* _REQUIRED WORK_
a) According to the article on the Morrissey single "In the Future When All's Well," what was the song's peak position on the UK Singles Chart?
b) Carry on the article on the Morrissey single "In the Future When All's Well" from its final sentence.

* _DOCUMENT SEGMENT_
------------------------------------------------------------------------

Single by Morrissey

from the album Ringleader of the Tormentors
- B-side: "Christian Dior"; "I'll Never Be Anybody's Hero Now"; "To Me You Are a Work of Art";
- Released: 21 August 2006
- Recorded: 2005
- Genre: Alternative rock
- Length: 3:54
- Label: Sanctuary
- Songwriters: Morrissey; Jesse Tobias;
- Producer: Tony Visconti

Morrissey singles chronology
| "The Youngest Was the Most Loved" (2006) | "In the Future When All's Well" (2006) | "I Just Want to See the Boy Happy" (2006) |

= In the Future When All's Well =

"In the Future When All's Well" is a song by Morrissey, released as the third single from the album Ringleader of the Tormentors. It was added to XFM London's playlist on 18 August 2006, and also made BBC Radio 2's C-List and BBC 6 Music's A-List. The single was released internationally on 21 August 2006. It peaked at number 17 on the UK Singles Chart.

------------------------------------------------------------------------

* _DATASET EXTRACT_
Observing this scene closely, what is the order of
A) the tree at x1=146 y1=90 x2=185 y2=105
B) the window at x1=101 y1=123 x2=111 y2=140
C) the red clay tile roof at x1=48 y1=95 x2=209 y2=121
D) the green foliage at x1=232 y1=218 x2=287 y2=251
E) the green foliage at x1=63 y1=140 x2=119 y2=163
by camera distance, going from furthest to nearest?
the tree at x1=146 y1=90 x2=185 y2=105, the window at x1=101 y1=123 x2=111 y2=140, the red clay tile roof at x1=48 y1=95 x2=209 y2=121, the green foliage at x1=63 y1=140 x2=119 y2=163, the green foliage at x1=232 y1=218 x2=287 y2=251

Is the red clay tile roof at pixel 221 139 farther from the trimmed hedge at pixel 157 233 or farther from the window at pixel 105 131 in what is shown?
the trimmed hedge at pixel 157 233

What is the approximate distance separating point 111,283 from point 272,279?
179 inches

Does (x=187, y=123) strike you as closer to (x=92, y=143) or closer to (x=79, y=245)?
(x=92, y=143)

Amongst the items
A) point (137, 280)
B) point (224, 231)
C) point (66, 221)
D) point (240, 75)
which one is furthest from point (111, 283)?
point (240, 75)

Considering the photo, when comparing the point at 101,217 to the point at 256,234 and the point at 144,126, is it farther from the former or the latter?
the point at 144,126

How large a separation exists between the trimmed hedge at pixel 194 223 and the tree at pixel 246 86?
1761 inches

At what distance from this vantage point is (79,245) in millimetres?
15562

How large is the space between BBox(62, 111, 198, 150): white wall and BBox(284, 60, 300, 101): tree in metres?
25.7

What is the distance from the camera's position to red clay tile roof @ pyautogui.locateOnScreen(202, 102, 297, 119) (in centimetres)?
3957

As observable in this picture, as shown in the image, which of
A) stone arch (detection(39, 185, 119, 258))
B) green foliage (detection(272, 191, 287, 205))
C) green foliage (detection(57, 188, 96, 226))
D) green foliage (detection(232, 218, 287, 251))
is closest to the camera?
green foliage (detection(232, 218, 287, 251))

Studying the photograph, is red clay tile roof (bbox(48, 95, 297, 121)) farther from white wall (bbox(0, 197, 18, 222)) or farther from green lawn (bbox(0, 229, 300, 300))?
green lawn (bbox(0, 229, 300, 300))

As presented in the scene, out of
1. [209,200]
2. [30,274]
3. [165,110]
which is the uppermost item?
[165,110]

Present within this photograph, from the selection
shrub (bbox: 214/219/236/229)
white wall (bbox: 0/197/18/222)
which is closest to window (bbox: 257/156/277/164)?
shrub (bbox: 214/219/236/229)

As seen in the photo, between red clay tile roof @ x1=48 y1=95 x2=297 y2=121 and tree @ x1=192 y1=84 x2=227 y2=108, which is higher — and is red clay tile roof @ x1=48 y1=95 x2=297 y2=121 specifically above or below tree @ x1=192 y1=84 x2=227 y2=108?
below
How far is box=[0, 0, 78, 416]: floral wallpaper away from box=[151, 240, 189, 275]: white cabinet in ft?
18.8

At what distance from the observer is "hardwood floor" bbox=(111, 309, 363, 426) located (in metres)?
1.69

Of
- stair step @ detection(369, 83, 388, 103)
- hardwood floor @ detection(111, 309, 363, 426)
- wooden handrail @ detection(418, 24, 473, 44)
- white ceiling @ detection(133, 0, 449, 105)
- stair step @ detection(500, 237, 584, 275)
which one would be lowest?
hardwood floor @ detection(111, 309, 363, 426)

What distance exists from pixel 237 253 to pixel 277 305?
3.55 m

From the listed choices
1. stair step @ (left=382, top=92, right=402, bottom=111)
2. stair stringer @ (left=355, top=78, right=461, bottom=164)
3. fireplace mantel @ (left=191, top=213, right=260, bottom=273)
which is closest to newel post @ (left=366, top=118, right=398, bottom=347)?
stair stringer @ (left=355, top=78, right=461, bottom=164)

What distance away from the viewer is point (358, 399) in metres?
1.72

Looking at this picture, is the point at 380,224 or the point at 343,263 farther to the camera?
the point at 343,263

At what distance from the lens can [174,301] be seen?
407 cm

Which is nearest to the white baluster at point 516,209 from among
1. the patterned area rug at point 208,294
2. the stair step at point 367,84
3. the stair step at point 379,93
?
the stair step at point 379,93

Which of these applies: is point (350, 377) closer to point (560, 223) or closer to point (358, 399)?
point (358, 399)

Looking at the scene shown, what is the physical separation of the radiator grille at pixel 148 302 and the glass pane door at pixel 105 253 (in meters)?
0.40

------------------------------------------------------------------------

* _TASK-BY-TASK RESULTS_
a) Number 17.

b)
==Track listing==
CD single 1
1. "In the Future When All's Well" (Morrissey/Tobias)
2. "Christian Dior" (Morrissey/Boorer)

CD single 2
1. "In the Future When All's Well" (Morrissey/Tobias)
2. "I'll Never Be Anybody's Hero Now" (Live at London Palladium) (Morrissey/Whyte)
3. "To Me You Are a Work of Art" (Live at London Palladium) (Morrissey/Whyte)
4. "In the Future When All's Well" (Video)

7"
1. "In the Future When All's Well" (Morrissey/Tobias)
2. "Christian Dior" (Morrissey/Boorer)

==Musicians==
- Morrissey – vocals
- Boz Boorer – guitar
- Jesse Tobias – guitar
- Alain Whyte – guitar
- Gary Day – bass
- Michael Farrell – keyboard
- Matt Chamberlain – drums
- Matt Walker – drums (only on live tracks)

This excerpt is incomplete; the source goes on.